Personally, I wouldn't change the names; I think their service spanned beyond the 4 years of the Civil War, and their memory shouldn't be conflated over a political dispute they weren't responsible for. Nobody is seriously arguing against a beneficial consequence of the war being abolition of slavery; the issue has to do with the means to achieve that end.

 But where I differ from Trump, who threatened vetoing related defense appropriations, is that I think Congress has the right to make that decision. I did find it odd that a Lincolnian nationalist like Trump would be championing the cause of Confederate generals. The issue I have with the renaming has to do with associated costs to what benefit? Do we really need to remind people who won the Civil War?
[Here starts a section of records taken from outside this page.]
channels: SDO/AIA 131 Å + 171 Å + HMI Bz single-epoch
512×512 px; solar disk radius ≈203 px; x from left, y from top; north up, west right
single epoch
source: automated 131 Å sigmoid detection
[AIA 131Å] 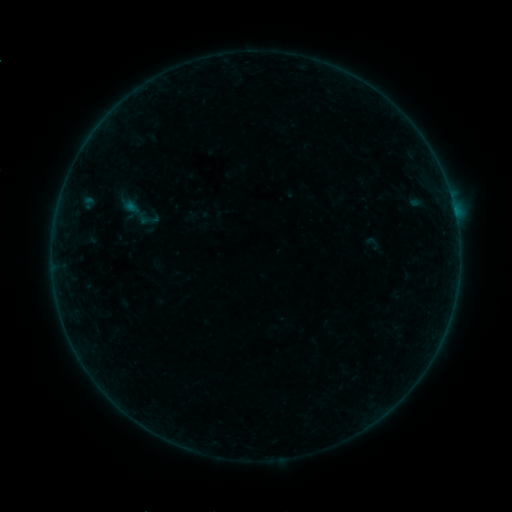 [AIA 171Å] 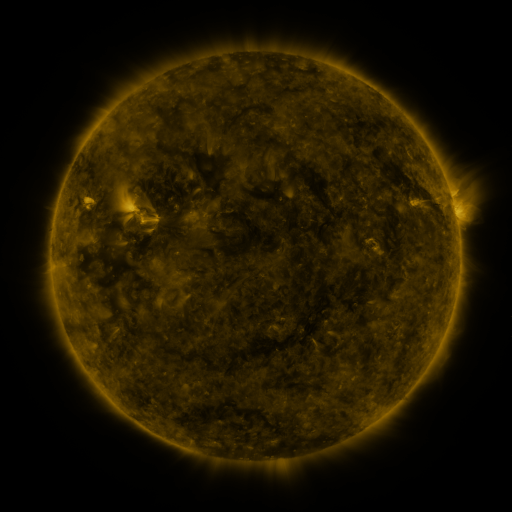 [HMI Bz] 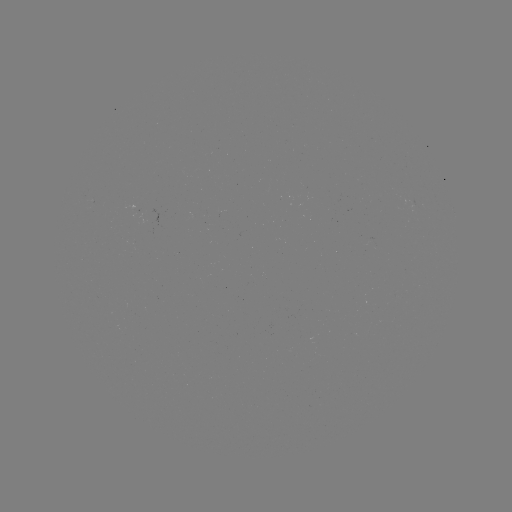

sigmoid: (137, 208, 159, 229)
I reject the unprincipled cancel culture, the presentist distortion of a more nuanced past whose own leadership struggled, along with those of other Western powers, with the contradictions of slavery. After all, the Jefferson Administration had put an end to the international slave trade to the US.

Whether Trump was simply looking to exploit Southern sensibilities in response to politically correct attacks on Southern traditions and culture is speculative, but I think that he was vested in what he saw as the nationalist heritage of Lincolnian nationalism  and sees the breakdown of law and order as an existential threat against nationalism. 

At least two recent policy directions has focused on public education: his attempts to focus on reopening the economy (in particular, reopening schools in the COVID-19 crisis, which he sees as vested in the goal of economic recovery, crucial to his reelection hopes in November) and in his recent executive order promoting patriotic education.

From a policy perspective I'm opposed to federal intervention, being committed in principle to education market competition and against traditional state/local public education management and administration. I particularly oppose the government's attempt to use the classroom as an attempt to rationalize and promote Statist policies. Propaganda is not education; it serves the vested interests of the political elite. Education should provide open-ended competition for the free market of ideas, including the pluralism of views on our history. Political intervention biases relevant discussion.